**EXERCISE INPUT:**
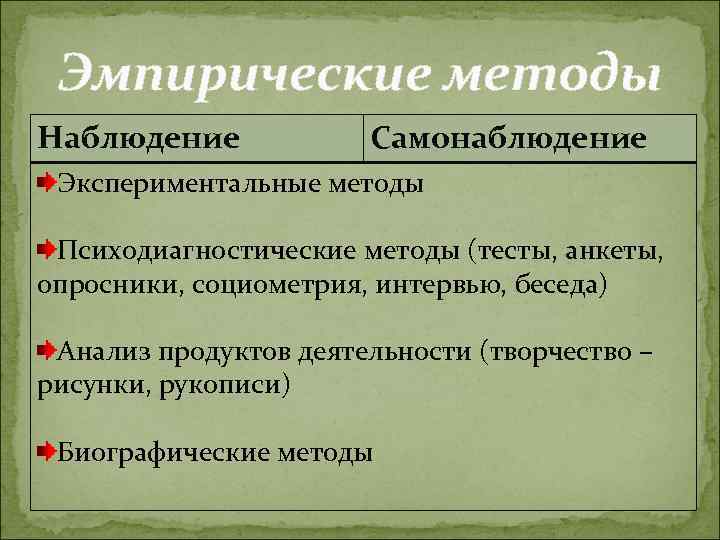 Эмпирические методы

| Наблюдение | Самонаблюдение |
|---|---|

Экспериментальные методы

Психодиагностические методы (тесты, анкеты, опросники, социометрия, интервью, беседа)

Анализ продуктов деятельности (творчество – рисунки, рукописи)

Биографические методы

**GOAL OF THE EXERCISE:**
Give back exactly the lines starting at the one with "Экспериментальные методы" and running to the end of the listing. Include both ends.

**RESULT FOR THIS TASK:**
Экспериментальные методы

Психодиагностические методы (тесты, анкеты, опросники, социометрия, интервью, беседа)

Анализ продуктов деятельности (творчество – рисунки, рукописи)

Биографические методы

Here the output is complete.